◆ Requirements ◆
Please decide whether each statement agrees with the court opinion below, answering yes or no and quoting the words of the opinion that settle it. 1. The Beachums owned roughly 430 acres in Bosque County. 2. The loan from the Federal Land Bank of Houston paid for buying the 430 acres. 3. The final installment on the note fell due in 2014.

◆ Source text ◆
^^^^

Rancho Camille, S.A. v. Beachum

Decision Date13 March 1980
Docket NumberNo. 6126,6126
Citation596 S.W.2d 632
PartiesRANCHO CAMILLE, S.A., et al., Appellants, v. Dr. Jerry Robert BEACHUM et ux., Appellees.
CourtTexas Court of Appeals

Richard D. Pullman, James M. Schendle, Pullman & Schendle, Dallas, for appellants.

Warwick H. Jenkins, Brenda Jeffers Damuth, Jenkins & Jenkins, Waxahachie, for appellees.

HALL, Justice.

Plaintiffs-appellees Dr. Jerry Beachum and wife Ann Berset Beachum owned approximately 430 acres of land located in Bosque County, Texas. On February 11, 1975, plaintiffs obtained a loan of $134,000.00 from the Federal Land Bank of Houston to pay off an existing indebtedness on the 430 acres. They executed their promissory note to the Land Bank in the principal sum of the loan. The note was payable in installments, the last installment being due on September 1, 2004. Plaintiffs also executed a deed of trust on the 430 acres in favor of the Land Bank to secure payment of the note. Among other conditions, plaintiffs were required under the deed of trust to pay the note installments when due, to keep insurance on the improvements on the land against loss by fire and storm payable to the Land Bank to the extent of its interest, and to pay all taxes when due.

^^^^

◆ Supplied records ◆

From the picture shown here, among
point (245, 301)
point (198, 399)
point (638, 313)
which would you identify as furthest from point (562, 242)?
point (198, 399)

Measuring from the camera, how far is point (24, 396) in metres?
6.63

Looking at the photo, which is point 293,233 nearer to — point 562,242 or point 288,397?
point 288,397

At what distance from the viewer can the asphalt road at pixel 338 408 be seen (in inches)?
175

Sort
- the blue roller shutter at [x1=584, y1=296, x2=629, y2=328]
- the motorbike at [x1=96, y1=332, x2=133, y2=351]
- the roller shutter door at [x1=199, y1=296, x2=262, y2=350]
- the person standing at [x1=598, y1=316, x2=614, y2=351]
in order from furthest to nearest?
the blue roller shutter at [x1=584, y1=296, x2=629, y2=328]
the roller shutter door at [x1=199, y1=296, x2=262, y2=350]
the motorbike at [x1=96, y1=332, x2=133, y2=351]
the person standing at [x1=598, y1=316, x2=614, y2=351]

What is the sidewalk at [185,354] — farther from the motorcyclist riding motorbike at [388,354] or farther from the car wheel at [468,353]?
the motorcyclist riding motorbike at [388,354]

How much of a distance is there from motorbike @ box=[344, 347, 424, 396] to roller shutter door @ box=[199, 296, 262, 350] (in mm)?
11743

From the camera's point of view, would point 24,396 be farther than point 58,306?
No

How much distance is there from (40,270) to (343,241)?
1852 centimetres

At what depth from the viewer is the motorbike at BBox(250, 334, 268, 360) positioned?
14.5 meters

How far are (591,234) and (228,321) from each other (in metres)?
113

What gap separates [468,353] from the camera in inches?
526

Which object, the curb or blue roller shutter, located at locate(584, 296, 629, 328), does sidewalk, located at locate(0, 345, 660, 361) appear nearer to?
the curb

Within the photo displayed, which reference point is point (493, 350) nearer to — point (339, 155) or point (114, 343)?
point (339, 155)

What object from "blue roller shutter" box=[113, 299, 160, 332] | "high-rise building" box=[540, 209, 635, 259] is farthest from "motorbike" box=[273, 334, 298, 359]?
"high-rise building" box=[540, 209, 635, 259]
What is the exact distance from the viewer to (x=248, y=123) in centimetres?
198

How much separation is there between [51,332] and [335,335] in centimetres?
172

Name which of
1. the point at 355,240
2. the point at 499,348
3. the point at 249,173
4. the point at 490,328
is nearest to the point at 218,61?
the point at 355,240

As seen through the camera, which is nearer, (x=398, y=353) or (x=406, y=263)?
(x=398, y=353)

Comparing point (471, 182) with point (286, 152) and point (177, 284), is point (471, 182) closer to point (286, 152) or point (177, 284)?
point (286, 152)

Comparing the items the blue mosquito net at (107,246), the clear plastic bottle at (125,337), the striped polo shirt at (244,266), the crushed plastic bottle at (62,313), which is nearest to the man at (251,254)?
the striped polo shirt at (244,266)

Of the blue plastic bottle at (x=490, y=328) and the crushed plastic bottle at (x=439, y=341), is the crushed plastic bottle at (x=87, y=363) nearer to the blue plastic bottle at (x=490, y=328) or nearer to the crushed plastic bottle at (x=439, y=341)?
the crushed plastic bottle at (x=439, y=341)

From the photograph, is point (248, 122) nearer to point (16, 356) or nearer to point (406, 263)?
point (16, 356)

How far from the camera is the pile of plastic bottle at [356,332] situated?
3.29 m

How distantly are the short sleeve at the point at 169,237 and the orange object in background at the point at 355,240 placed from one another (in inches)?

^^^^

◆ Answer to the task ◆
1. Yes: "owned approximately 430 acres of land located in Bosque County, Texas"
2. No: "to pay off an existing indebtedness on the 430 acres"
3. No: "the last installment being due on September 1, 2004"